◆ Problem to work on ◆
State only how many lines below include the word "train".

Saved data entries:
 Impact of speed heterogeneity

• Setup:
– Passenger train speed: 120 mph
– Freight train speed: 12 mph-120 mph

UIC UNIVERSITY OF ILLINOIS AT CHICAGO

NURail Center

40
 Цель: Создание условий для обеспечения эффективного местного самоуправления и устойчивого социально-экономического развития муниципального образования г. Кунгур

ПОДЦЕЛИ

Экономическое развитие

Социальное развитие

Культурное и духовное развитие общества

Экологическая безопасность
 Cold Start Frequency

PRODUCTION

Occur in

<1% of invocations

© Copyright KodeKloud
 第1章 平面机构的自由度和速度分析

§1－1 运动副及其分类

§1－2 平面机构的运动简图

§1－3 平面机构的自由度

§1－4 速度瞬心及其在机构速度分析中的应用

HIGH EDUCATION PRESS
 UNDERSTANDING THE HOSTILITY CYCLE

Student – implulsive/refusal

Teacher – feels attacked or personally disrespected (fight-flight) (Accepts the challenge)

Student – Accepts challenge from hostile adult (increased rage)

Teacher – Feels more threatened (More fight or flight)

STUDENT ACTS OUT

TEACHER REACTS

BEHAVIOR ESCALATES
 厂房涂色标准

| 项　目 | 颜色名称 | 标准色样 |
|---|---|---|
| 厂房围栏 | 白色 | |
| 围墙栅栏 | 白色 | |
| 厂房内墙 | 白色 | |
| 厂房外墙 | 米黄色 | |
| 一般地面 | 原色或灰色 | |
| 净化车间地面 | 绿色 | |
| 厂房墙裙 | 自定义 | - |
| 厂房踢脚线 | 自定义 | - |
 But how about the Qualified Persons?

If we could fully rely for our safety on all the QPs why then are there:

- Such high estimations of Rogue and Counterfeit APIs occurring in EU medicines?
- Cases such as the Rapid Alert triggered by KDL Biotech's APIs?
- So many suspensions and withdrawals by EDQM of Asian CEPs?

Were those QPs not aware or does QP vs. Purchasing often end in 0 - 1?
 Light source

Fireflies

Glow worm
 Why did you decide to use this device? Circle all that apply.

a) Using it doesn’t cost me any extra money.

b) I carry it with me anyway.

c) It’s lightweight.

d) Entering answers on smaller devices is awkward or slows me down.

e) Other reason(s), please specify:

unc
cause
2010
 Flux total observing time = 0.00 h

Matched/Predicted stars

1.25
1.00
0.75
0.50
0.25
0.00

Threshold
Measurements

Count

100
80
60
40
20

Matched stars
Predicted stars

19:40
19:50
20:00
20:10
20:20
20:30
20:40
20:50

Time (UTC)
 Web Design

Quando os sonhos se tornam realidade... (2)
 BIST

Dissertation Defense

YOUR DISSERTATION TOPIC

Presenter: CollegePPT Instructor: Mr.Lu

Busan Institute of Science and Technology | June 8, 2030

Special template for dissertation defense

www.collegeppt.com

◆ Solution to this task ◆
2